Thursday, October 19, 2006

Pay By Touch, Paypal & Google Pose Genuine Threat to Card Companies





CHICAGO, Oct 19, 2006

The days of merchant-subsidized credit card rewards programs, rapid increases in interchange fees, and confusing fee structures for credit card purchases are numbered, according to new research by Diamond Management & Technology Consultants, Inc.

Consumers are already seeing popular "cash back" and other reward programs being curtailed. Banks are fearful of losing a large fraction of their $19 billion in interchange fees that fund these programs. And if merchants successfully steer customers to competitive payment types, banks stand to lose a significant slice of the transaction volume that drives their card interest income, usually estimated as 70 percent of total credit card revenue.

"Merchants are unhappy with what they consider unreasonable credit card fees and are beginning to take serious steps to minimize their expenses," said Carl Hugener, a partner in Diamond's financial services practice.

"Left untreated, the landscape of the $150 billion card industry could be altered drastically in the next three to five years and end up costing issuing banks and card associations billions."

As for payment alternatives, Automated Clearing House (ACH) payments appear capable of siphoning payment volumes away from credit cards and instilling bargaining power with merchants at the expense of card issuers and associations.

Emerging competitors like Pay By Touch, PayPal, and Google Payments pose a genuine threat to dominant card operations.

At one level a credit card is simply an authentication device that proves who its user is and gives access to the consumer's account.
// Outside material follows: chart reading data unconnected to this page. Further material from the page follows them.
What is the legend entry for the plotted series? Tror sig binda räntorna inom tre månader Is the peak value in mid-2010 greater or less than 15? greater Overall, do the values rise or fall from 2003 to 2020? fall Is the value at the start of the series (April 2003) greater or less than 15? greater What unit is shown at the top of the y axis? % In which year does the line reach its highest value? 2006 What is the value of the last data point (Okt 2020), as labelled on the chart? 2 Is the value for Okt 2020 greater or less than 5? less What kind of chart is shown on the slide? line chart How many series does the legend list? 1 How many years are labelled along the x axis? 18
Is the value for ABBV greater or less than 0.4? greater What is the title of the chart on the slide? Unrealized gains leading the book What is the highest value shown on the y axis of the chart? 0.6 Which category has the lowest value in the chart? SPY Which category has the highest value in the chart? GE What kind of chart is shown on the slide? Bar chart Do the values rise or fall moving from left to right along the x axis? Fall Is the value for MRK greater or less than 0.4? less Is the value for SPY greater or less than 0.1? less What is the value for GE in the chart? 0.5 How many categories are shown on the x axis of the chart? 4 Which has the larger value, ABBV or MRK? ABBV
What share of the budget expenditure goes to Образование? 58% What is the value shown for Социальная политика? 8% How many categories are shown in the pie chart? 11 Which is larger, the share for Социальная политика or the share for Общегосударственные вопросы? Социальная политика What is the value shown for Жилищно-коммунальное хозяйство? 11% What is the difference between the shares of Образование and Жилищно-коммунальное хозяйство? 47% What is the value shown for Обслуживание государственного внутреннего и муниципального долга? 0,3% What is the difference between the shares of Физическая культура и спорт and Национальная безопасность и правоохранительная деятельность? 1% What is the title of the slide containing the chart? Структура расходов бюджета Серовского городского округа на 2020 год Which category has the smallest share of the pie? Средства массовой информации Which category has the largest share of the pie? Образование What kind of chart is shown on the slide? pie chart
The process through which the user is authenticated begins the routing of the transaction over the card network. But separating authentication from the card would allow merchants to drive consumer payments to low-cost avenues.

"History tells us that once models are taken apart this way, more and more alternatives arise, and the systems eventually fall apart," Hugener said.

The credit card business has been a bonanza for banks over the past several decades. It will continue to be a great business if the industry recognizes the coming change and adapts before emerging competitors do," Hugener said.